#### TEXTO FORNECIDO ####

Além dos turistas com preocupações éticas, o projecto tem atraído professores e educadores, de Itália, mas não só, interessados em promover a consciencialização dos alunos para o movimento antimáfia.
A iniciativa começou em 2004, quando um grupo de amigos de Palermo, capital da Sicília, cobriu a cidade com autocolantes onde se lia: “Um povo inteiro que paga o pizzo é um povo sem dignidade”.
O pizzo não é apenas um pagamento em dinheiro, mas um mecanismo implacável, que esmaga as empresas e as mergulha numa vasta rede criminosa. Em troca de pagamentos mais baixos, a máfia pode impor a contratação de pessoas ligadas ao grupo criminoso ou a utilização de fornecedores parceiros, ganhando o controlo efectivo do negócio.
Aqueles que se recusam a pagar acabam, muitas vezes, por receber ameaças de morte ou por tornar-se vítimas de vandalismo ou de fogo posto. Podem ainda enfrentar o ostracismo da comunidade local e perder clientes.
Uma pesquisa realizada pela Fundação Rocco Chinnici descobriu que os pequenos empresários, como lojistas ou artesãos, pagam, em média, até 600 euros por mês à máfia para protecção, o que muitos empresários consideram ser uma despesa inevitável. Para grandes empresas, como supermercados ou construtoras, o valor pode chegar aos milhares de euros.
Economia limpa
O acto da AddioPizzo levou à criação de uma rede de apoio entre pequenas empresas que se recusaram a pagar o pizzo e consumidores locais dispostos a suportar uma economia limpa. Como a notícia se espalhou por todo o país e além-fronteiras, alguns turistas interessados em visitar a ilha começaram a contactar a associação para pedir conselhos para uma viagem livre de máfia. O resultado foi a criação da AddioPizzo Travel em 2009.
Hoje em dia, a empresa de cariz social trabalha com uma rede de mais de mil empresas em Palermo e nos arredores, identificáveis pelos autocolantes característicos colados nas janelas, que proclamam: “Eu pago a quem não está a pagar”. Em vez de atrair os grupos criminosos, Riccobono garante que os autocolantes cor de laranja são dissuasores, uma vez que qualquer acto de intimidação ou ameaça atrairia a atenção da polícia e dos media.
“Achamos divertido quando ouvimos confissões de mafiosos que se tornaram informadores”, assume o responsável. “A máfia prefere ficar longe porque sabe que os nossos membros não hesitariam em denunciá-los à polícia. Somos uma minoria, por isso não valemos a pena.”

#### DADOS GUARDADOS ####

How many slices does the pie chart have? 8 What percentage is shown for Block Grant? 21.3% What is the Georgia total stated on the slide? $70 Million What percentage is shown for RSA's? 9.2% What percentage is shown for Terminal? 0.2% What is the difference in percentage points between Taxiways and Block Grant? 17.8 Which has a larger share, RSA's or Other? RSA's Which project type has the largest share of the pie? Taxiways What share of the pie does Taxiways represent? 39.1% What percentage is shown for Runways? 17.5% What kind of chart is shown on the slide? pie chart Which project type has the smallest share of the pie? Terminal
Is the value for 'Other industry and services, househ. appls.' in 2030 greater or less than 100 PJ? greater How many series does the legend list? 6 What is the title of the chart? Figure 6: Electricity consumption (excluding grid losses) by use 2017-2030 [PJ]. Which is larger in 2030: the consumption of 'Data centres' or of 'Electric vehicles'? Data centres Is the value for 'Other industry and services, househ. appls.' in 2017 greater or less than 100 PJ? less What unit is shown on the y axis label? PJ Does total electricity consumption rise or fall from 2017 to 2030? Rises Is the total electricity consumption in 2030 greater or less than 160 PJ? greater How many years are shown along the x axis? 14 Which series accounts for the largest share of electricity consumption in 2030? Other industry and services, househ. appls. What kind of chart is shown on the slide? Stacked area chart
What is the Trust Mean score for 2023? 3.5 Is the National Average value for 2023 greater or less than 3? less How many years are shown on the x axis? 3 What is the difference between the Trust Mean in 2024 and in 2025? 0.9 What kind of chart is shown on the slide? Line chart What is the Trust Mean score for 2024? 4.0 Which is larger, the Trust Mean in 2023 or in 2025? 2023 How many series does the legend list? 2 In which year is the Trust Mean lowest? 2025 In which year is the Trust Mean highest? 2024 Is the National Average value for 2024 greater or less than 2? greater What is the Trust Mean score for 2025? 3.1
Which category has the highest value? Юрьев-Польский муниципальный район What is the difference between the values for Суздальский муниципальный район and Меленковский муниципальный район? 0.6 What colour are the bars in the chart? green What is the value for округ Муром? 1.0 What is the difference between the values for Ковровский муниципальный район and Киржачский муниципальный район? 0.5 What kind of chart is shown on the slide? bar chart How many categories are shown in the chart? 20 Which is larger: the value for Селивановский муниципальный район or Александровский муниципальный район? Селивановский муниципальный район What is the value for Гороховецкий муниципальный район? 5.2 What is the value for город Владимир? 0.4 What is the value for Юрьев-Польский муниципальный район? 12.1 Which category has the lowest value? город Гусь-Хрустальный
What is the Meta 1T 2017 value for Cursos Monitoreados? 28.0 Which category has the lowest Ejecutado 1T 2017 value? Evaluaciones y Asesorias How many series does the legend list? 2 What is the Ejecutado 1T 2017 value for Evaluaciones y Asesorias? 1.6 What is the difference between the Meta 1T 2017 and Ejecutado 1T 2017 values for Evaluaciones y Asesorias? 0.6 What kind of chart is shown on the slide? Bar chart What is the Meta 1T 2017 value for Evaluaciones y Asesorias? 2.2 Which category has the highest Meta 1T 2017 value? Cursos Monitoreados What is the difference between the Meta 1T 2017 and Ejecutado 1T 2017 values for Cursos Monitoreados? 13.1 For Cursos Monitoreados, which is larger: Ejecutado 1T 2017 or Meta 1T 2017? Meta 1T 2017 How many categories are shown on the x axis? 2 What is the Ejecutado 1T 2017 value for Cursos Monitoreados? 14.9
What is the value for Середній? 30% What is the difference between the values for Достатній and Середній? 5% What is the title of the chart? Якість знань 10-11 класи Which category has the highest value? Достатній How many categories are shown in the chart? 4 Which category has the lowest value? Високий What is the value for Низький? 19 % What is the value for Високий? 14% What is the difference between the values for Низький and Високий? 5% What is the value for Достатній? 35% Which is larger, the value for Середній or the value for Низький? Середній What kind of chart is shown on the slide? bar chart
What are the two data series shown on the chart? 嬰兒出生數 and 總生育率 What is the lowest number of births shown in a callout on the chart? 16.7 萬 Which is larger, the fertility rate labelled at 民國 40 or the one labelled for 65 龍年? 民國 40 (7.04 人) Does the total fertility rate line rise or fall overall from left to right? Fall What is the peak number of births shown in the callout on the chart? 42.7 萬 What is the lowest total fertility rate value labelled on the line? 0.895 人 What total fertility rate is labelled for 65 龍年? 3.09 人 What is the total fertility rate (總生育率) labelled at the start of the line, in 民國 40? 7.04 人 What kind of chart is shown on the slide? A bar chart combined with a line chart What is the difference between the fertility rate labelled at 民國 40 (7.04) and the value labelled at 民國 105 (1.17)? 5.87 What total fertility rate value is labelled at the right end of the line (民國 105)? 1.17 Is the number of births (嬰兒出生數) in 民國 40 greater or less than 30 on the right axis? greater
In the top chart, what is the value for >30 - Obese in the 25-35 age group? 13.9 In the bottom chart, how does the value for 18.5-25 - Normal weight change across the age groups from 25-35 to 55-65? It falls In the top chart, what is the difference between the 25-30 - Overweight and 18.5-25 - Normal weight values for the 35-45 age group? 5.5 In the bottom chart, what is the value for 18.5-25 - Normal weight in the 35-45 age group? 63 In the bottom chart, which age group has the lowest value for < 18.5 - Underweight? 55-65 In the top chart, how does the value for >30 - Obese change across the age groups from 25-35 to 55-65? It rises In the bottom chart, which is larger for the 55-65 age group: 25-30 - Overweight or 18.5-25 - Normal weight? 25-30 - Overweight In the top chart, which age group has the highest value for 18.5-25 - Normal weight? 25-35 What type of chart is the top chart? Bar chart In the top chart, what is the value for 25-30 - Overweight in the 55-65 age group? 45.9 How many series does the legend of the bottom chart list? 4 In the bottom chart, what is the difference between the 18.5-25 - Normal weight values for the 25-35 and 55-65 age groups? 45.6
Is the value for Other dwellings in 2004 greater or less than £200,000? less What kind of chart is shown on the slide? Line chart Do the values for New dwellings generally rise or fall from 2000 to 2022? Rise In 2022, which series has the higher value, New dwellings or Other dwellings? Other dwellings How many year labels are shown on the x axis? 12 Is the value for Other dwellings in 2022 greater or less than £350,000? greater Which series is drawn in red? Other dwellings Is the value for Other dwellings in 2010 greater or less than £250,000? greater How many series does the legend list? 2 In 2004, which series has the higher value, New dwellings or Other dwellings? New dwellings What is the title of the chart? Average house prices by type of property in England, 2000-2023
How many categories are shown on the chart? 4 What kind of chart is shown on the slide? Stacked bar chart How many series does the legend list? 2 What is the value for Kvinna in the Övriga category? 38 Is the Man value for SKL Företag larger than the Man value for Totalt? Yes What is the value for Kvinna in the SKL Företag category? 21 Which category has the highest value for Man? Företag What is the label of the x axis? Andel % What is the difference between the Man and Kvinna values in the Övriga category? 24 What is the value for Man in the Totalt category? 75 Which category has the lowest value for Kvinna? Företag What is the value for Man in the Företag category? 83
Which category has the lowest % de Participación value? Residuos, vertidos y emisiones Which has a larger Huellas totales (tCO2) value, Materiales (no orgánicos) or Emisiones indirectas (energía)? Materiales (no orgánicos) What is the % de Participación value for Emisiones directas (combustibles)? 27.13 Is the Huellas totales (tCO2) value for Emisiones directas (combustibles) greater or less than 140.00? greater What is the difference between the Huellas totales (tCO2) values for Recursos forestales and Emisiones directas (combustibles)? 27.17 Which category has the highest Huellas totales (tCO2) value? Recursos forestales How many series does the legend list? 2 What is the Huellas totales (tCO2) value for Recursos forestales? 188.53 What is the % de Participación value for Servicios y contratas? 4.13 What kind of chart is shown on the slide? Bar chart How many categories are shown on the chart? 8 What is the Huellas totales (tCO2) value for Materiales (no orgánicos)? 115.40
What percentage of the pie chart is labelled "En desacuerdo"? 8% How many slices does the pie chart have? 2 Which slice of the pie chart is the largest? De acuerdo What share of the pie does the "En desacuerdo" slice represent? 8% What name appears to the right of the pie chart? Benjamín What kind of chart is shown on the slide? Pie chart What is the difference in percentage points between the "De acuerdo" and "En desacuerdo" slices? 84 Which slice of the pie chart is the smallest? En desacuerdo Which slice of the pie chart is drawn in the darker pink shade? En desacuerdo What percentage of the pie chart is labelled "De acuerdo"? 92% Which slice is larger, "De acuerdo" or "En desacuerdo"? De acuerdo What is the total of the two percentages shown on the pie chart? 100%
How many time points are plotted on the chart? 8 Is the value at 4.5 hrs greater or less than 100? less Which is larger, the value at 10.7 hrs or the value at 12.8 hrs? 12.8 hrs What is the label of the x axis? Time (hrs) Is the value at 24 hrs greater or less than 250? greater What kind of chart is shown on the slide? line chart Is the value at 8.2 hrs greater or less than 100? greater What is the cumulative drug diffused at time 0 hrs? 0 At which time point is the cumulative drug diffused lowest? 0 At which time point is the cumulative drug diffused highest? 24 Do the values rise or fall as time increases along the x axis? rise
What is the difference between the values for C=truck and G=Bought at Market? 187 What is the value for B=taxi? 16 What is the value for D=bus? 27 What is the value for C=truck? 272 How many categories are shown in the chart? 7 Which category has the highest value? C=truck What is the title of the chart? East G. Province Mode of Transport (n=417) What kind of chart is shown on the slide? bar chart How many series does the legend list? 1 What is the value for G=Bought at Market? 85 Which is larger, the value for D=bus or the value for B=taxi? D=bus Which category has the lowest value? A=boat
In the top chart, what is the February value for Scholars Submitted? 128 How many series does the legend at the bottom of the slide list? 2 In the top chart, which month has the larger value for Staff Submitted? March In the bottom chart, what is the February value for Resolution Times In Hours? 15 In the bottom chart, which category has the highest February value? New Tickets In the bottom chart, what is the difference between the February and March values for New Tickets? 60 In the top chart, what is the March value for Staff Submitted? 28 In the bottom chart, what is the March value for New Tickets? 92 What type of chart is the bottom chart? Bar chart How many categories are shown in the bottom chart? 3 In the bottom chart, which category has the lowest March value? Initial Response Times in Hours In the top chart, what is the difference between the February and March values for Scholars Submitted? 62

####

* [OBJETIVO DA TAREFA]: Cite palavra por palavra o trecho do texto sobre a AddioPizzo que vai de "O pizzo não" até "e perder clientes.".

* [SUA RESPOSTA]:
O pizzo não é apenas um pagamento em dinheiro, mas um mecanismo implacável, que esmaga as empresas e as mergulha numa vasta rede criminosa. Em troca de pagamentos mais baixos, a máfia pode impor a contratação de pessoas ligadas ao grupo criminoso ou a utilização de fornecedores parceiros, ganhando o controlo efectivo do negócio.
Aqueles que se recusam a pagar acabam, muitas vezes, por receber ameaças de morte ou por tornar-se vítimas de vandalismo ou de fogo posto. Podem ainda enfrentar o ostracismo da comunidade local e perder clientes.